[READING TEXT]
>>

Orchestrating HiveMQ & ESP32 for Low-Latency Telemetry Pipelines
When designing high-frequency agricultural sensor monitors, latency and socket reliability are crucial. In the Sangkara platform, we configured ESP32 edge nodes to publish binary payloads to HiveMQ Cloud. The node runs a light TCP stack, formatting readings as minimal JSON strings before streaming.
The Core Hardware and Transmission Strategy
Our telemetry nodes are built on the ESP32 microcontroller, utilizing its dual-core processor to handle sensor reads and network transmission in parallel. To guarantee low-latency delivery, we avoid HTTP overhead entirely and establish a persistent TCP connection using lightweight MQTT clients.
// Connecting ESP32 to HiveMQ Secure Cloud
#include <WiFiClientSecure.h>
#include <PubSubClient.h>
WiFiClientSecure net;
PubSubClient client(net);
void connectToBroker() {
net.setCACert(ROOT_CA);
while (!client.connected()) {
if (client.connect("ESP32_Node_01", "user", "pass")) {
client.subscribe("telemetry/sangkara");
}
}
}
Broker Tuning: MQTT Keep-Alives and Quality of Service (QoS)
We configured the broker with a Keep-Alive interval of 15 seconds. High-frequency publishing occurs at QoS level 0 (At Most Once) to minimize connection handshakes. This is critical: QoS 1 requires a PUBACK handshake, which, over cellular IoT links, introduces latency spikes that can cause queue backups at the microcontroller level.
Backend Consumption and Database Batching
On the receiving end, an Express.js worker acts as a consumer client, reading the broker's topics, parsing telemetry packets, and batch-committing them to MySQL using transactional pool queries. By collecting data points in memory and executing a batch insert every 1,000ms, database transaction locks are reduced by over 85%, ensuring stable, continuous operations.

<<

[WHAT TO WORK ON]
- A) According to the telemetry article, why does high-frequency publishing use QoS level 0 rather than QoS 1?
- B) Answer these from the telemetry article:
(i) What Keep-Alive interval was set on the broker?
(ii) Which database does the Express.js worker commit telemetry to?
(iii) How often is the batch insert executed?
- C) Print the passage of the telemetry article that starts at the words "Orchestrating HiveMQ &" and ends after "lightweight MQTT clients.".

[SUPPLIED MATERIAL]

>>

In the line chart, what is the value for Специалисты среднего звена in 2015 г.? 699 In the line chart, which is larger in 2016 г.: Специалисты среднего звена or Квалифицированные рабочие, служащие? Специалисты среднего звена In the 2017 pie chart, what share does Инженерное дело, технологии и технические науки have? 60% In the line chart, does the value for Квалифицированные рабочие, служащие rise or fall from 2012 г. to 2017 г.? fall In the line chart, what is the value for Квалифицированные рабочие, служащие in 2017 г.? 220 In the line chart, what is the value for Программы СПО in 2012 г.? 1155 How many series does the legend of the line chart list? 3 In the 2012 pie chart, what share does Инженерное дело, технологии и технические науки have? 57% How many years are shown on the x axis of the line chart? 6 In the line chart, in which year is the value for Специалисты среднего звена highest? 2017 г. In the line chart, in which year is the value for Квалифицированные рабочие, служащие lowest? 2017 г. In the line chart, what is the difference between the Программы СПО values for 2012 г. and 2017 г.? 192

<<

[LIST OF SOLUTIONS]
- A) QoS 1 requires a PUBACK handshake. Over cellular IoT links, that handshake introduces latency spikes that can back up the queue at the microcontroller level. QoS 0 (At Most Once) avoids this by keeping connection handshakes to a minimum.

- B)
(i) 15 seconds
(ii) MySQL
(iii) Every 1,000ms

- C)
Orchestrating HiveMQ & ESP32 for Low-Latency Telemetry Pipelines
When designing high-frequency agricultural sensor monitors, latency and socket reliability are crucial. In the Sangkara platform, we configured ESP32 edge nodes to publish binary payloads to HiveMQ Cloud. The node runs a light TCP stack, formatting readings as minimal JSON strings before streaming.
The Core Hardware and Transmission Strategy
Our telemetry nodes are built on the ESP32 microcontroller, utilizing its dual-core processor to handle sensor reads and network transmission in parallel. To guarantee low-latency delivery, we avoid HTTP overhead entirely and establish a persistent TCP connection using lightweight MQTT clients.